Areas prone to erosion have extra-wide buffer zones, while the headlands are planted with wildflowers. He also plants strips of wildflowers in the field to support beneficial insects.

“Ironically, the very same device that deposited nematicides when planting is now destroying soil life.

“The companions fix nitrogen for the harvest, supply flowers for beneficial insects and also acidify the root zone to protect against scab and mobilize phosphate. So there are several reasons to plant them. “

He also uses a microbiological inoculant made from his Johnson Su compost and fish hydrolyzate on the farm to further boost microbial activity in the soil.

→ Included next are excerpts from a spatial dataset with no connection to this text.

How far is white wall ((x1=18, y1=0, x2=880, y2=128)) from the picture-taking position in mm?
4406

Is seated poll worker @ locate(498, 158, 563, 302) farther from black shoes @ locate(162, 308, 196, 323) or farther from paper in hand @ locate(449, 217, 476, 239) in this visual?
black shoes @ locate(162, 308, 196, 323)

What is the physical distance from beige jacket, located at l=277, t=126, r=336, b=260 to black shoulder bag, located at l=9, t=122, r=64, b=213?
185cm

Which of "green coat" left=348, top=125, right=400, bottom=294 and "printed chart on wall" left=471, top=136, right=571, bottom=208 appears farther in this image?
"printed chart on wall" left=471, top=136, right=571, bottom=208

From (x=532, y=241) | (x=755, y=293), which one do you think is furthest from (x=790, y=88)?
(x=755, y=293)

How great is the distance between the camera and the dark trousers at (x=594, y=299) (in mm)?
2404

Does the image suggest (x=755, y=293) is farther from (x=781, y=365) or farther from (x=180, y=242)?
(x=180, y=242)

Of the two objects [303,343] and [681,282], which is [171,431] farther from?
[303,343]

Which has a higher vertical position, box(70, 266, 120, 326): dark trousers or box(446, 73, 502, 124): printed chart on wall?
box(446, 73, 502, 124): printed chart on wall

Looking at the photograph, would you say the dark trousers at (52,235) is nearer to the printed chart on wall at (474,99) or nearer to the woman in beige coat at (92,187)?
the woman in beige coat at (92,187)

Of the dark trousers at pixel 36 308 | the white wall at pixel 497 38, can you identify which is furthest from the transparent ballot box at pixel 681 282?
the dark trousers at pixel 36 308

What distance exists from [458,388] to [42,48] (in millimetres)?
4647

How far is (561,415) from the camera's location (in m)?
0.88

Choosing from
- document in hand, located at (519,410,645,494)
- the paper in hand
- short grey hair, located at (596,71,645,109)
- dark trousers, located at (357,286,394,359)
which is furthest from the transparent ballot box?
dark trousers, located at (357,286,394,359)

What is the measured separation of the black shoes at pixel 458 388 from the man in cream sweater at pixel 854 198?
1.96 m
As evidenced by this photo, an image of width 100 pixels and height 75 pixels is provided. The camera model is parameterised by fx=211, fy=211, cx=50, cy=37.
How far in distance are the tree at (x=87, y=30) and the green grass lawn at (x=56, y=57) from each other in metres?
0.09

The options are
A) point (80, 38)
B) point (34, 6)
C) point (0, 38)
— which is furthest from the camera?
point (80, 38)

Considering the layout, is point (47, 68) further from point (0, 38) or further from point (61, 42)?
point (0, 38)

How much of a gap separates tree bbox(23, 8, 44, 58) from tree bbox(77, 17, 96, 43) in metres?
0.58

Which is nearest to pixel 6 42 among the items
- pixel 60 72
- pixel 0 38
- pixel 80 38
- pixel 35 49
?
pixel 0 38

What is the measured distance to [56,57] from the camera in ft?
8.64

Putrefaction is first treated with the help of a diet informed by juice analysis. Last year he only needed three injections of fungicide.

“We’re not free from rot, but you can certainly control how much rot goes into the crop through diet.”

Better nutrition

Better nutrition also helps reduce the plant’s breathing and reduce the need for watering early in the season, he says. But as soon as watering or rain increases the pressure of putrefaction, he uses fungicides every 10-14 days.

“You can’t lose your harvest, but I think there is a lot more to learn how to interpret nutritional data for tuber rot printing.”

Last season was the first year this system was tested and he says he saw no impact on yields.

Similar efforts to maximize biological activity and diversity are happening across the rest of the rotation and across the company, he says.

Various livestock farms, from sheep to cattle to alpacas, are integrated into the agricultural successes as far as possible in order to generate more income with the same area.

“The more diverse you can be, the more diverse your income streams, the more positive your business will be,” he concludes.